Tinha pressa e pedi uma resposta breve. Minha proposta foi
aceita e então contatei a atriz e diretora Carla Camurati que havia dirigido o
filme “Carlota Joaquina – Princesa do Brasil”. Pedi o figurino e ela,
gentilmente, do próprio bolso, me enviou pelo correio. Os trajes abriram o
desfile que contou com a cobertura de toda a imprensa televisiva e escrita.
Todos os telejornais mostraram o desfile e encerraram suas edições com imagens
do evento, especialmente da Xica da Silva e Marquesa de Santos que foram as que
mais fizeram sucesso.
A Marquesa usou um belo vestido rodado estampado com o rosto
de D. Pedro I. Na época, por outra feliz coincidência, uma estilista que estava
fazendo as réplicas de vestidos de noiva da época da realeza portuguesa me
procurou interessada em participar. Foi lindo! Inesquecível! Os vestidos eram
deslumbrantes!
Também convidei algumas grifes: Dudalina, Madame X e Ellus.

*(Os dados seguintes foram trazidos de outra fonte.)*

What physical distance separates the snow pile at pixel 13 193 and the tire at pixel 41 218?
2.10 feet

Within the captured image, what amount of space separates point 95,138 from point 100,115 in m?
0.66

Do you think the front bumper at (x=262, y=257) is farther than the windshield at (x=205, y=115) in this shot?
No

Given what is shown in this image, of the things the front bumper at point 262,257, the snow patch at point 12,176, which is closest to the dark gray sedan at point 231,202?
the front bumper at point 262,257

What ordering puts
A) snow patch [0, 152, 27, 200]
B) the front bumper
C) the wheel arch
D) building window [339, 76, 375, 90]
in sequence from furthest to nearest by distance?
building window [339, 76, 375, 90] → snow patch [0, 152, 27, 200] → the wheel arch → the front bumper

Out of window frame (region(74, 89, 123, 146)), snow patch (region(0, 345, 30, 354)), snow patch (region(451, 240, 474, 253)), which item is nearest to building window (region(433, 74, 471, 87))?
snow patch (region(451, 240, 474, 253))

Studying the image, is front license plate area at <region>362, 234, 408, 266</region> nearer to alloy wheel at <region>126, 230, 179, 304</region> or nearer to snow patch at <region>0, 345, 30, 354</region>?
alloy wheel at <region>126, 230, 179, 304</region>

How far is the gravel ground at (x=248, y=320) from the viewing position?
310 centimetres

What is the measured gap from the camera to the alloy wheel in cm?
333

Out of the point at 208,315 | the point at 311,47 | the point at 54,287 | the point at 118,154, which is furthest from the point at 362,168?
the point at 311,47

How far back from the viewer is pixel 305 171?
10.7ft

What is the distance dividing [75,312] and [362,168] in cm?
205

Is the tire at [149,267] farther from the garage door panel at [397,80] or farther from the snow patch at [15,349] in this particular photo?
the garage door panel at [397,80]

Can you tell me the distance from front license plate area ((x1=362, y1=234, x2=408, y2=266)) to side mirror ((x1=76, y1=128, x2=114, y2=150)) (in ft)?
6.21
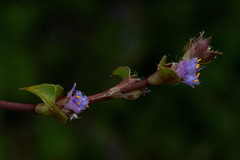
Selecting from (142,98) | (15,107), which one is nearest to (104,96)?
(15,107)

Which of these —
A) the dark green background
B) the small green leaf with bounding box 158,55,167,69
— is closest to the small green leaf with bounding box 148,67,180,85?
the small green leaf with bounding box 158,55,167,69

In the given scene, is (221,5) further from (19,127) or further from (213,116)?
(19,127)

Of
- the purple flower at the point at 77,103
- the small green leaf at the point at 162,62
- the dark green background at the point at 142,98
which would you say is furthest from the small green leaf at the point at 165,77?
the dark green background at the point at 142,98

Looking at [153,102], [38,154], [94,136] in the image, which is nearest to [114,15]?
[153,102]

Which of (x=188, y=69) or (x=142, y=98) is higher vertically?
Answer: (x=142, y=98)

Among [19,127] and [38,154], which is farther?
[19,127]

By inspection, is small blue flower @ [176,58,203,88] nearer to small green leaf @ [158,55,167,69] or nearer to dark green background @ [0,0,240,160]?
small green leaf @ [158,55,167,69]

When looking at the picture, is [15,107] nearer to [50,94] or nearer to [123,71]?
[50,94]
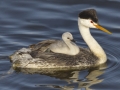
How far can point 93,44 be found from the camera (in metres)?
14.2

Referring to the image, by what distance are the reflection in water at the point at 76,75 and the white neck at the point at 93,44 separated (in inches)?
8.6

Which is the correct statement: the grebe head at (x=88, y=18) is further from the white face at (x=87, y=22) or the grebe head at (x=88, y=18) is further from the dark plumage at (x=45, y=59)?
the dark plumage at (x=45, y=59)

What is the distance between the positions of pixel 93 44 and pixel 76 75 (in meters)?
1.03

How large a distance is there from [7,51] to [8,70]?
3.46 ft

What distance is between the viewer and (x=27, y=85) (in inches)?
502

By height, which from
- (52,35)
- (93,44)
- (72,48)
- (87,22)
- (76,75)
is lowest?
(76,75)

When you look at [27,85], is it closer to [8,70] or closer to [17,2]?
[8,70]

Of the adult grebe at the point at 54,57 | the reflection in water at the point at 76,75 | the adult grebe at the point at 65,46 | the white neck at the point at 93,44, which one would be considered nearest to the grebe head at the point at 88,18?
the adult grebe at the point at 54,57

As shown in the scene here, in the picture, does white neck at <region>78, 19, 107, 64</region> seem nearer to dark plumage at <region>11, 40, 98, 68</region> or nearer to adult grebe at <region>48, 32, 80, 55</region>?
dark plumage at <region>11, 40, 98, 68</region>

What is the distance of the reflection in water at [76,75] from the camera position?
42.4 ft

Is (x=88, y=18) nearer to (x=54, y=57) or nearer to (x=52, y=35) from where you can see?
(x=54, y=57)

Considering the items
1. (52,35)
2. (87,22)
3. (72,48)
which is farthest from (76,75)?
(52,35)

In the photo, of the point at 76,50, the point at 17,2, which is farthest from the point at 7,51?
the point at 17,2

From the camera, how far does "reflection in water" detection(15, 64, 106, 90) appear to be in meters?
12.9
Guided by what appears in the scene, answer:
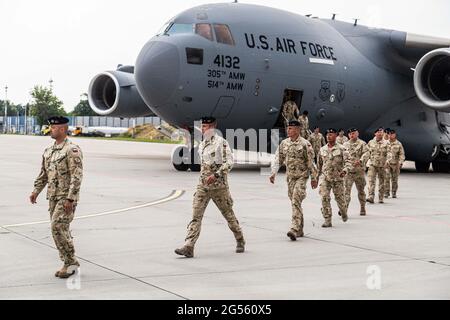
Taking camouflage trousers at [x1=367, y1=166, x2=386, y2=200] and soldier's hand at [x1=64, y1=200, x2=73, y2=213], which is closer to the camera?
soldier's hand at [x1=64, y1=200, x2=73, y2=213]

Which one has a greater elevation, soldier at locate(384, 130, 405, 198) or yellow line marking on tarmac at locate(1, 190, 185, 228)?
soldier at locate(384, 130, 405, 198)

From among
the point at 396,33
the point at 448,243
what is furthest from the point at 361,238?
the point at 396,33

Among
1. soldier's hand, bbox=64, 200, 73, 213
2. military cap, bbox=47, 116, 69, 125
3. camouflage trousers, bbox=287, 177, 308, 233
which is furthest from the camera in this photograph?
camouflage trousers, bbox=287, 177, 308, 233

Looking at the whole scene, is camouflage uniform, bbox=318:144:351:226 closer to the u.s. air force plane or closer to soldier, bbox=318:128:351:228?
soldier, bbox=318:128:351:228

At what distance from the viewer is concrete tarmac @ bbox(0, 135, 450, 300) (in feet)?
20.8

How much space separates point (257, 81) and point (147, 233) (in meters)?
10.6

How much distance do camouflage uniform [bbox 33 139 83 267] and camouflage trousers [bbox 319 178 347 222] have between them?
15.7 ft

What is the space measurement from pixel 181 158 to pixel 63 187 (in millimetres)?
13882

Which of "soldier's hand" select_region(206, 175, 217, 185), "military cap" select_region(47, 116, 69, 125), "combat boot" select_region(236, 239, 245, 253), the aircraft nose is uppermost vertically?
the aircraft nose

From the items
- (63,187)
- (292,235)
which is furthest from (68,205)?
(292,235)

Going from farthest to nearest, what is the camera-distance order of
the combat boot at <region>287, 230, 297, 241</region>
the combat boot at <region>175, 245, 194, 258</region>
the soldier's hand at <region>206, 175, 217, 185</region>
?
the combat boot at <region>287, 230, 297, 241</region> → the soldier's hand at <region>206, 175, 217, 185</region> → the combat boot at <region>175, 245, 194, 258</region>

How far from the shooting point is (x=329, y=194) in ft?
35.5

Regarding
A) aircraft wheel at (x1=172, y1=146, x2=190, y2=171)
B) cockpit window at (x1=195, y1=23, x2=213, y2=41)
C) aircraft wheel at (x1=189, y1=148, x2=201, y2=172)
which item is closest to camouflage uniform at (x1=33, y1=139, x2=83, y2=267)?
cockpit window at (x1=195, y1=23, x2=213, y2=41)

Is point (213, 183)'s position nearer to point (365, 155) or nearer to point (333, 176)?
point (333, 176)
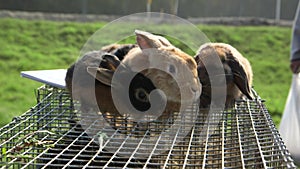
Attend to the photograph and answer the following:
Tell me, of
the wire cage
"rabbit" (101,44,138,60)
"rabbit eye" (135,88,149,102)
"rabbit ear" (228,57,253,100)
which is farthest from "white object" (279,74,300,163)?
"rabbit eye" (135,88,149,102)

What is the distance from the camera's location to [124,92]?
317 cm

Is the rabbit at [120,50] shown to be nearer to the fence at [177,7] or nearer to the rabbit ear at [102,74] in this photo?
the rabbit ear at [102,74]

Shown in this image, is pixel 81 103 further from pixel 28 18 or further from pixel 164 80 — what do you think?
pixel 28 18

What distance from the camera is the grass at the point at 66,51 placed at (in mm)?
8406

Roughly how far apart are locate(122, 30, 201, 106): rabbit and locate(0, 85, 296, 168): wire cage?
0.59 feet

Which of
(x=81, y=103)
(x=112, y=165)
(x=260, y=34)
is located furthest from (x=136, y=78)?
(x=260, y=34)

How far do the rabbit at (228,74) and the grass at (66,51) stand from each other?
4.04m

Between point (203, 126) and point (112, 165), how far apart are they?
783mm

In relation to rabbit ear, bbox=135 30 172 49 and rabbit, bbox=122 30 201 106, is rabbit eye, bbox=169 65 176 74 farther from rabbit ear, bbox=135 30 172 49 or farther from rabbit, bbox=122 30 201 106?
rabbit ear, bbox=135 30 172 49

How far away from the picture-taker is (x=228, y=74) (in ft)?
11.7

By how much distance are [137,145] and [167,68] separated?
66cm

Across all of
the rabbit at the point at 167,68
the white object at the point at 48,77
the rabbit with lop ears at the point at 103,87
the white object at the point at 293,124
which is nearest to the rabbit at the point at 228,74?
the rabbit at the point at 167,68

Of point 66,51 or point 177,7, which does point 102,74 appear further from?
point 177,7

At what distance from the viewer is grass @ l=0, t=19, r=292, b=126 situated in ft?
27.6
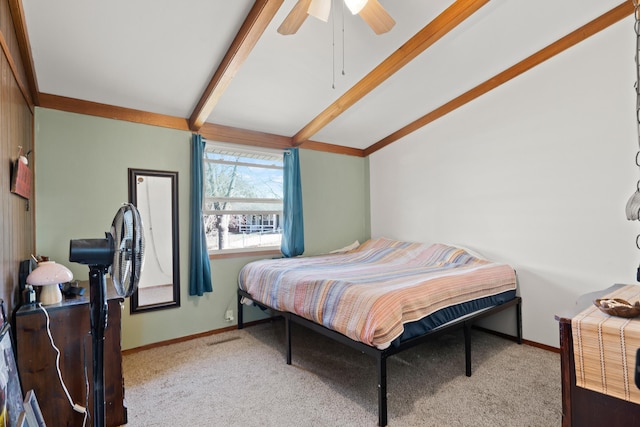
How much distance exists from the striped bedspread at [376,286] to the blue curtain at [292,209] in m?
0.38

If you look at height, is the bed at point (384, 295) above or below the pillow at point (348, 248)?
below

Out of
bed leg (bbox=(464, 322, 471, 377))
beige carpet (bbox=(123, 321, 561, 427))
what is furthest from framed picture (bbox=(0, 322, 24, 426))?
bed leg (bbox=(464, 322, 471, 377))

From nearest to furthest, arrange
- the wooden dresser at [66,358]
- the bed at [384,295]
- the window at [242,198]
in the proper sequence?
the wooden dresser at [66,358], the bed at [384,295], the window at [242,198]

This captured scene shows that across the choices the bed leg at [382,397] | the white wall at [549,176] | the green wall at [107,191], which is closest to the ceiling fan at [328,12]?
the green wall at [107,191]

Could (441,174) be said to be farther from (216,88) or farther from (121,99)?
(121,99)

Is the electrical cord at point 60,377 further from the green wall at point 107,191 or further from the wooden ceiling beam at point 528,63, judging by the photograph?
the wooden ceiling beam at point 528,63

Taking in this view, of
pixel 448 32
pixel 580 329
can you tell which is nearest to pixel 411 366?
pixel 580 329

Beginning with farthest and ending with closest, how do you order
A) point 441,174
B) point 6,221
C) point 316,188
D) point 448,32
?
1. point 316,188
2. point 441,174
3. point 448,32
4. point 6,221

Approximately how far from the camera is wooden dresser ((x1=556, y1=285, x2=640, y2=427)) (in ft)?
3.86

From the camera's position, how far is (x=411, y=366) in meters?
2.58

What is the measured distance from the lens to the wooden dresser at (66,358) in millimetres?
1626

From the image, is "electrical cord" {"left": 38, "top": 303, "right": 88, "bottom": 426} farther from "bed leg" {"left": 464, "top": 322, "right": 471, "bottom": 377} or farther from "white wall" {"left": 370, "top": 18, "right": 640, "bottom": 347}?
"white wall" {"left": 370, "top": 18, "right": 640, "bottom": 347}

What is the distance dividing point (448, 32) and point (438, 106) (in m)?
1.35

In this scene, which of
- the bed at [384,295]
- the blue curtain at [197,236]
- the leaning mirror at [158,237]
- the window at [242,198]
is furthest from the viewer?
the window at [242,198]
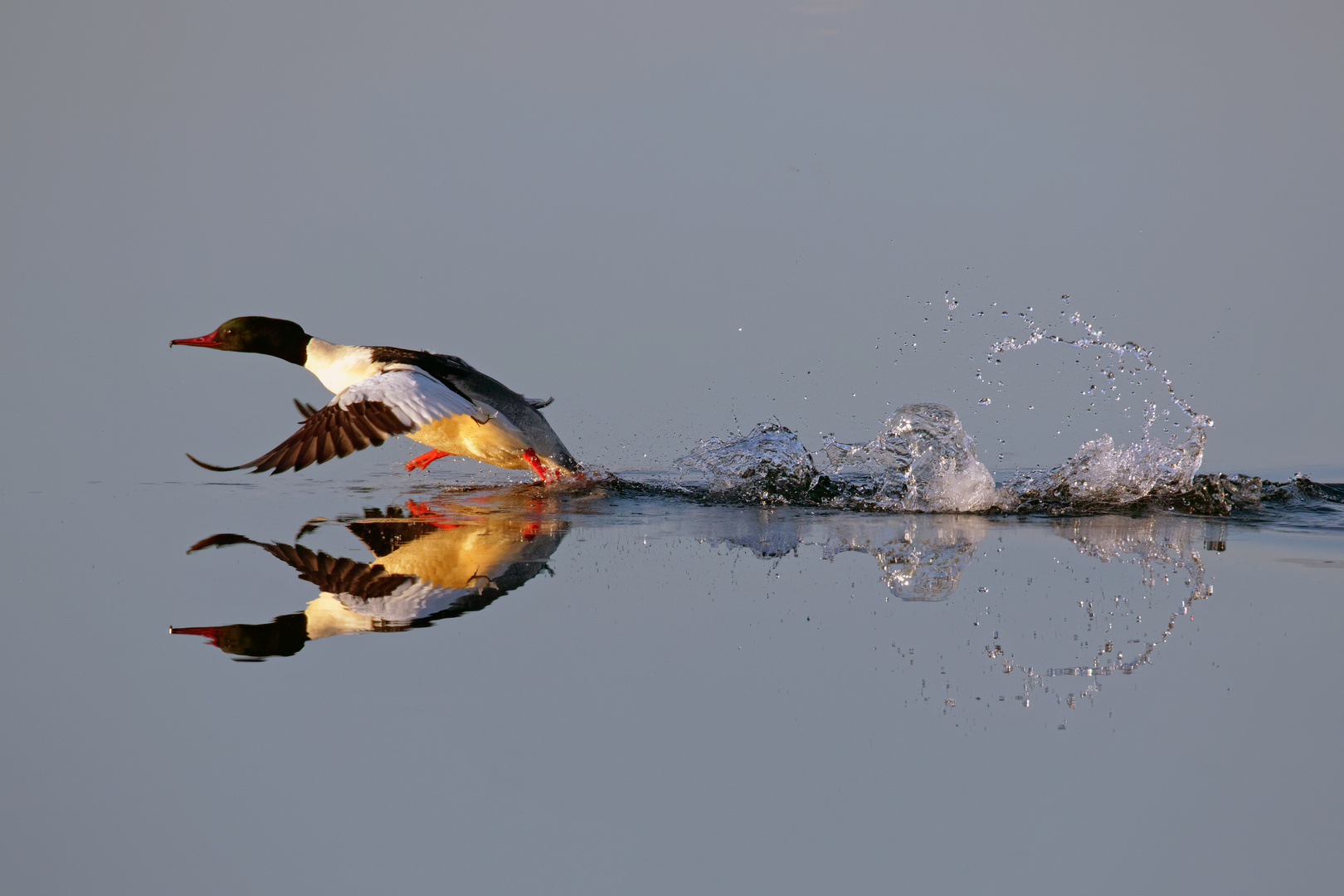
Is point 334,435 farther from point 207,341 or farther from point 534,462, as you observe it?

Tudo sem gastar um tostão. Procurei a Coca-Cola para ver se podiam ceder copos
de água aos convidados e também deu certo. Ganhei a iluminação, o som e até as
cadeiras para os convidados. Tudo em permuta.
Coloquei todos esses
colaboradores num convite bem amador, bem simples, que eu mesma fiz. Na
portaria recebendo os cerca de 500 convidados ficou meu amigo Edinho, que
também emprestou a casa e o telefone. Teve ajuda de todo lado e foi um sucesso!
O Zé do Caixão fez
interferências triunfais, entre um e outro desfile de moda, ao lado de uma de
suas filhas.
Meu amigo DJ Tonny, que ficou famoso pela Baladas Anos 80, se
encarregou do som e para o Zé do Caixão caprichou numa trilha gótica. A
iluminação contou com apoio do então Turco Loko – bem conhecido no Ipiranga e
no cenário político de SP. Eu assinei toda a direção do evento e também fiz
sozinha toda a divulgação para a mídia.
Revista VEJA
Foi um belo sonho transformado em realidade e que, sem
dúvida, foi muito abrilhantado com as performances do Zé do Caixão. Depois do
evento, inclusive, ele voltou à cena artística. Se não me engano teve um
programa na MTV e outro na Record. Começou a ser chamado de novo para eventos e
projetos artísticos. E eu adorei saber que o desfile no Museu o ajudou na
ressuscitação de seu personagem tão único.
Bastidores
Mas teve algumas coisas de bastidores que vale recordar
também. Antes de fechar com o Museu e com os convidados, eu expus minha ideia
durante um almoço na casa da minha irmã Rose. Eu queria testar, digamos, a opinião
pública e ter uma ideia se era muito delírio fazer o tal desfile de 100
anos do Museu faltando só um mês para a data comemorativa.... e sem verba.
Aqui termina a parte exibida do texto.